The push for mandatory paid sick-leave continues nationwide, and employers of all sizes should stay alert for pertinent legislation in their areas. At this time, four states — California, Connecticut, Massachusetts and Oregon* have passed paid sick-leave laws, as has the District of Columbia and Montgomery County*, MD. The following U.S. cities have also passed sick leave ordinances:

California

  • Emeryville
  • Long Beach
  • Oakland
  • Los Angeles
  • San Francisco

New Jersey

  • Bloomfield
  • East Orange
  • Elizabeth*
  • Irvington
  • Jersey City
  • Montclair
  • Newark
  • Passaic
  • Paterson
  • Trenton

New York

  • New York City

Oregon

  • Portland

Pennsylvania

  • Philadelphia
  • Pittsburgh*

Washington

  • Seattle
  • Sea-Tac
  • Tacoma*

Jurisdictions marked with an asterisk (*) have paid sick-leave laws that take effect in 2016.

3. Do I need to change my sick leave policy if I already have a policy in place or offer a paid time off (PTO) policy?

Many sick-leave laws passed at state or local levels permit employers to maintain their current sick or PTO policy if it satisfies the accrual, carryover, use, and any other requirements of the applicable law.

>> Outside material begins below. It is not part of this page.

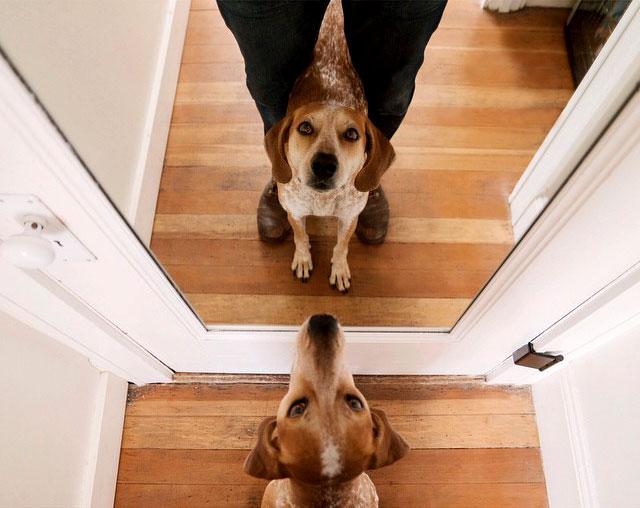 фото собаки модели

In most cases, employers that provide a policy exceeding the minimum requirements must notify employees of these additional terms and conditions and must comply with other notice requirements.

4. What sick leave-related reporting/tracking requirements am I responsible for?

Reporting and tracking requirements are specific to the applicable sick-leave law. Such requirements may include, but are not necessarily limited to:

  • Keeping detailed records related to hours worked;
  • Sick time accrued;
  • Amount of sick time taken, and when;
  • The pay rate for sick time taken; and
  • Any amount of paid sick time carried over or paid out.

In some instances, the employer may be required to provide some of this information to employees with each pay stub.

5. Do I need to let my employees know how much sick leave they have available? If so, how often?

Laws in your jurisdiction may not require informing staff about available paid sick-leave. If they do, the statute, ordinance or implementing regulations will outline the method and timing. Refer to the resources provided on the applicable jurisdiction’s website or consult legal counsel to determine how to best meet the provisions of the applicable guidance.

 

 

* The questions and answers above are not all-inclusive and are not to be considered legal advice. Employers are encouraged to seek legal counsel to address their compliance efforts to meet the specific obligations under applicable laws and regulations.